Delta announced the changes as other airlines were retooling their loyalty programs, moving to qualify frequent travelers more by the money they spend and less according to the amount they fly.
But after receiving complaints from its customers, the company appeared poised to make an about-face this week.
“I’ve received a lot of feedback,” Mr. Bastian said during a luncheon for the Rotary Club of Atlanta on Monday.
“I will tell you that we’re listening to the feedback,” he said, according to a video of a question-and-answer session that was posted on the club’s website. “We are reading the feedback. Our reservation agents are talking to customers that call in, and the feedback matters.”
A Delta spokeswoman confirmed that Mr. Bastian made the comments and said the company did not have anything further to share on the adjustments.
“We’re still assessing what we do, but there will be modifications that we will make,” Mr.

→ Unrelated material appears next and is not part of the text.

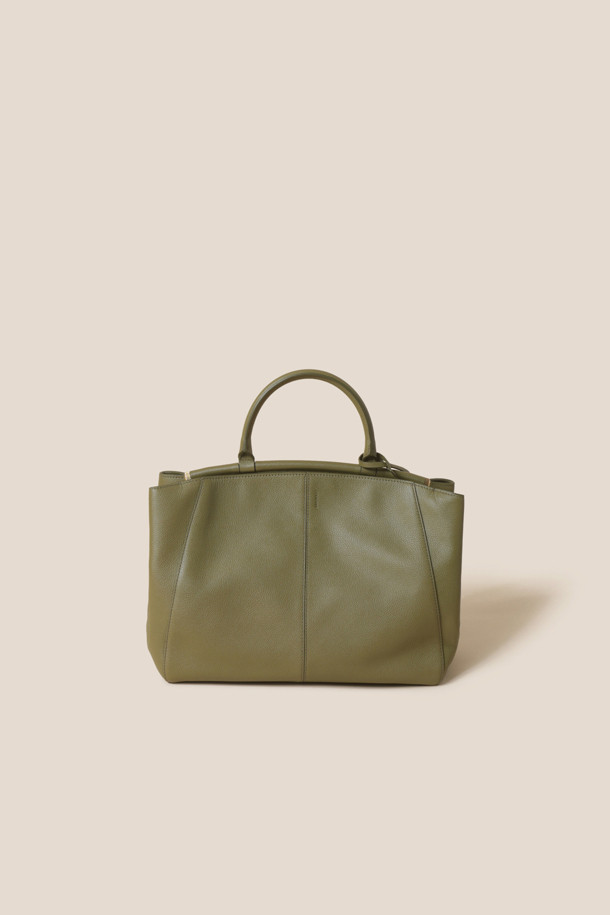 COURONNE - 토트백 - Fermoir Tote 31 (Khaki)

Bastian said at the Rotary luncheon. “You’ll hear about it sometime over the next few weeks.”
While the changes that Delta announced seemed to be in keeping with a broader trend in the industry, Kyle Potter, executive editor of Thrifty Traveler, a travel and flight-deal website, said the customer response was different.
“It was almost two weeks straight of ‘I’m done flying Delta’ or ‘Should I cancel my Delta Amex card?’ from everyday travelers who previously stayed loyal to Delta almost by reflex,” Mr. Potter said on Thursday. “It was a national conversation about an airline’s elite status program. That just doesn’t happen — so when it does, you know something’s gone wrong.”
“Delta has clearly felt that,” he added, “and not just in social media comments or on message boards, but what it sees from its credit card partner, American Express.”